LUXEMBOURG (AFP) ― European Union finance ministers tackled bank sector reform on Friday, aiming to build on a eurozone deal to inject capital directly into failing lenders to prevent wider damage to the economy.

On Thursday, the 17 eurozone finance ministers agreed how the single currency’s rescue fund, the European Stability Mechanism, could help the banks without adding to the already large debt burden on member states.

German Finance Minister Wolfgang Schaeuble said that the accord marked an “important step ... towards banking union,” the new regulatory framework for EU banks aimed at containing the fallout from any bank collapse.

Warning that the talks on Friday could prove difficult, Irish Finance Minister Michael Noonan said the deal cleared the way for discussion of the last major issues on the way to banking union.

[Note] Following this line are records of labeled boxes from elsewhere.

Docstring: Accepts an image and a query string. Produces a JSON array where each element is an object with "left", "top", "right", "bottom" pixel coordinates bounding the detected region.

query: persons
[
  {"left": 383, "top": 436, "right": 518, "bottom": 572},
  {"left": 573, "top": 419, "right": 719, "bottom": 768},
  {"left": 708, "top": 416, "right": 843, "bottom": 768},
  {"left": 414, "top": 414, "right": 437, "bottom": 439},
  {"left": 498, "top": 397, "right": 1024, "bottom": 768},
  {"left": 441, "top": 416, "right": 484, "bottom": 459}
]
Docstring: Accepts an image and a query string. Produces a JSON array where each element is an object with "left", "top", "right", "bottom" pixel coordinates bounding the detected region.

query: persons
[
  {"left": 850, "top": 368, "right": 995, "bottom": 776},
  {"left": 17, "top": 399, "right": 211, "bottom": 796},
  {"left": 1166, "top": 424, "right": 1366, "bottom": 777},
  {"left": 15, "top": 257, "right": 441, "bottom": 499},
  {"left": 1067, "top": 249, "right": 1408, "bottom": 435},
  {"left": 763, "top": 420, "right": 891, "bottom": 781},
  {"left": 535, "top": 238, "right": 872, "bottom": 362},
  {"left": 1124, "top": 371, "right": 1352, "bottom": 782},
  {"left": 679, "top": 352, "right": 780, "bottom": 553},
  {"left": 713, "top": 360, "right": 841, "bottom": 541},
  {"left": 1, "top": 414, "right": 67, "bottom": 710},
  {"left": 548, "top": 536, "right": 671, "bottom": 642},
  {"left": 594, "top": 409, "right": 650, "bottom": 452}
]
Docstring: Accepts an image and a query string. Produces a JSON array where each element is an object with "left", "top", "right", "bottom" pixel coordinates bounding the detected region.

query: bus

“We have made significant progress in narrowing the ground (but) there are still some significant divergences of opinion,” Noonan said, highlighting the treatment of bank creditors.

Up to now, the taxpayer has paid for most of state and bank bailouts but this has stoked growing unease and only added to overall debt levels.

Part of a bailout for Greece involved losses for bondholders, and this caused a crisis for banks in Cyprus.

To address problem of taxpayers’ being landed with most of the costs, the EU, the European Central Bank and the International Monetary Fund in March agreed a Cyprus rescue which ‘bailed-in’ larger depositors in its two biggest banks to pay for their restructuring.

That move shocked savers who had felt they were safe, particularly in light of the EU’s supposedly blanket guarantee of deposits up to 100,000 euros.

Noonan said the biggest issue at Friday’s talks would be how the bail-in option would be managed, with some states wanting more flexibility to deal with it at a national, as opposed to an EU level.